Am 20. März kommt es zu einer totalen Sonnenfinsternis – ein seltenes astronomisches Schauspiel. Allerdings warnen Experten, dass es deswegen Probleme mit der Stromversorgung geben könnte, weil

in dieser Zeit kein Solarstrom erzeugt werden kann.

Stabilität des Stromnetzes möglicherweise in Gefahr

Herausragendes Himmelsschauspiel am 20. März:

Sie wird – wenn das Wetter mitspielt – von Deutschland aus als teilweise Sonnenfinsternis zu sehen sein. Allerdings freuen sich nicht alle gleichermaßen auf das seltene astronomische Ereignis: Wie die „Welt“ berichtet, könnte die Sonnenfinsternis zu Problemen bei der Stromversorgung in Deutschland führen. Hintergrund ist der vergleichsweise hohe Anteil von Solarstrom bei der Stromversorgung hierzulande.

Die Sonnenfinsternis werde viele Solarstromerzeuger in Deutschland und Europa „schlagartig außer Betrieb“ setzen, schreibt die Zeitung. Die Frage sei, wie die Versorger dann das Stromnetz stabil hielten. Je nach Wetterlage könnte zu Beginn der Finsternis eine „Solarstromkapazität von bis zu zehn Gigawatt schlagartig ausfallen“, so die „Welt“ weiter. Das sei „in etwa so, als würden zehn Atomkraftwerke gleichzeitig vom Netz gehen“. Nach Ende der Sonnenfinsternis soll das Problem sogar noch drängender sein: Dann drängten kurzzeitig bis zu 20 Gigawatt zurück ins Stromnetz.

Ausgleich durch Pumpspeicher ausreichend?

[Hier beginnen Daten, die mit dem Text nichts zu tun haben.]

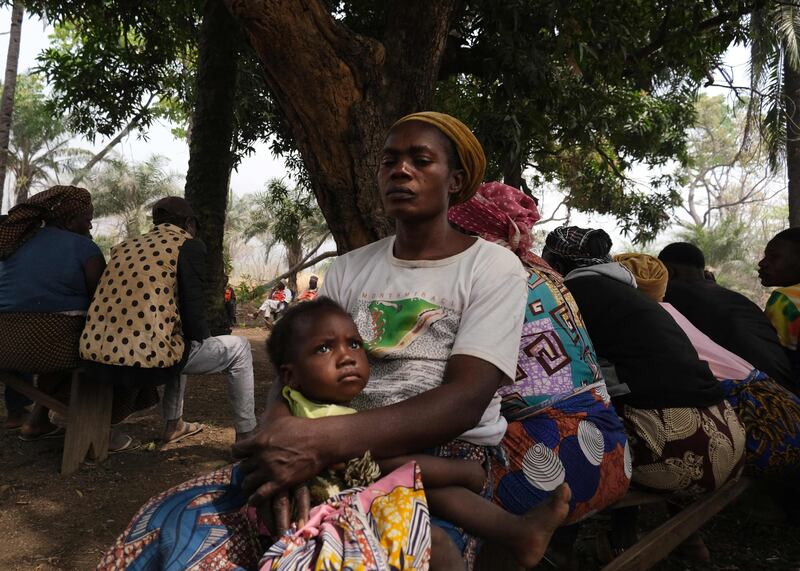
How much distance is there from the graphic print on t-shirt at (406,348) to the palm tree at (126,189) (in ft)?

Wissenschaftler der Berliner Hochschule für Technik und Wirtschaft (HTW) sehen das Szenario allerdings nicht ganz so dramatisch: In einer Studie vom Oktober 2014 kommt ein Forschungsteam um Professor Volker Quaschning zu dem Schluss, dass die „Schwankungen bei der Solarstromerzeugung“ durch die Sonnenfinsternis ausgeglichen werden können – und zwar „vollständig“ und bei jedem Wetter. Dies sei schon allein durch die Pumpspeicherwerke in Deutschland nötig, schreiben die Ingenieurwissenschaftler. Ergänzend könnten flexibel regulierbare Gaskraftwerke bei der Stabilisierung des Stromnetzes helfen.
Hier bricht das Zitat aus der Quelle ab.